Some have thought that unbelievers were being introduced here, since the words are so harsh and rough. But the connection of the words will not allow such an interpretation, for the prophet will affirm that as a result of their infirmities, they were made ashamed and acknowledged their faults.
But why then do they blame God? John Calvin put it just right. He said:
And indeed when they trace their sins to the wrath of God, they do not intend to free themselves from blame, or to set aside their guilt. But the prophet employs a mode of expression which is of frequent occurrence; for in the Scriptures it is frequently said that God drives men into error (2 Thess ii. 11); "gives them up to a reprobate mind," (Rom i. 28); and "hardens them." (Rom ix. 18).
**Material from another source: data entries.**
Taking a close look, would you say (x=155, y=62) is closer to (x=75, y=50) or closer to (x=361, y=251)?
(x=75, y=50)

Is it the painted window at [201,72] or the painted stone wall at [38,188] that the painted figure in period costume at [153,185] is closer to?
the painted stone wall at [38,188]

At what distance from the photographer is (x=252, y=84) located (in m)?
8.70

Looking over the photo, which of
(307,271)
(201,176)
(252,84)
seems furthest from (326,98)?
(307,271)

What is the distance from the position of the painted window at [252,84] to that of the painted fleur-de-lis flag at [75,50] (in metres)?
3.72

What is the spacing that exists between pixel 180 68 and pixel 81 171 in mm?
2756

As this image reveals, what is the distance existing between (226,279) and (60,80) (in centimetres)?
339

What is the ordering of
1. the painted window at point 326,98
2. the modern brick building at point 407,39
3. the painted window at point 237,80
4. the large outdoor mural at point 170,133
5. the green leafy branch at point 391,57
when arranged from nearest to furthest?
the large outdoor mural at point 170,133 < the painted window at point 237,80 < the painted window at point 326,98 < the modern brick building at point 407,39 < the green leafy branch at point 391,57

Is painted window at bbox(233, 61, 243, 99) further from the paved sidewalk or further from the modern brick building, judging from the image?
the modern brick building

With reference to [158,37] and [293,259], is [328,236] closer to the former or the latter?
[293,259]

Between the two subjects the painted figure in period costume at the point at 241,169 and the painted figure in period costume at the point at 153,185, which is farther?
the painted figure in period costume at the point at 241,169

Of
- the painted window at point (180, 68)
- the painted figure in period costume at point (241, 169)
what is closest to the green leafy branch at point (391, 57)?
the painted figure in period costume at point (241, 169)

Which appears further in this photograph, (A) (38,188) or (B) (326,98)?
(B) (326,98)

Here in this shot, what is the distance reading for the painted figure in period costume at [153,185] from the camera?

When believers speak in this manner, they do not intend to make God the author of error or of sin, as if they were innocent, or to free themselves from blame; but they look higher, and rather acknowledge that it is by their own fault that they are estranged from God and deprived of his Spirit, and that this is the reason why they are plunged into every kind of evil.
Those who say that God leads us into error by privation, that is, by depriving us of his Spirit, do not perceive the actual design; for God himself is said to harden and to blind, when he gives up men to be blinded by Satan, who is the minister and executioner of his wrath. Without this, we would be exposed to the rage of Satan; but, since he can do nothing without the command of God, to whose dominion he is subject, there is no impropriety in saying that God is the author of blinding and hardening, as Scripture also affirms in many passages (Rom ix. 18). And yet it cannot be said or declared that God is the author of sin, because he punishes the ingratitude of men by blinding them in this manner.
John Calvin, Calvin's Commentaries, vol. 3, Isaiah (Grand Rapids, Mich.: Associated Publishers and Authors Inc., n.d.), pp. 843-44.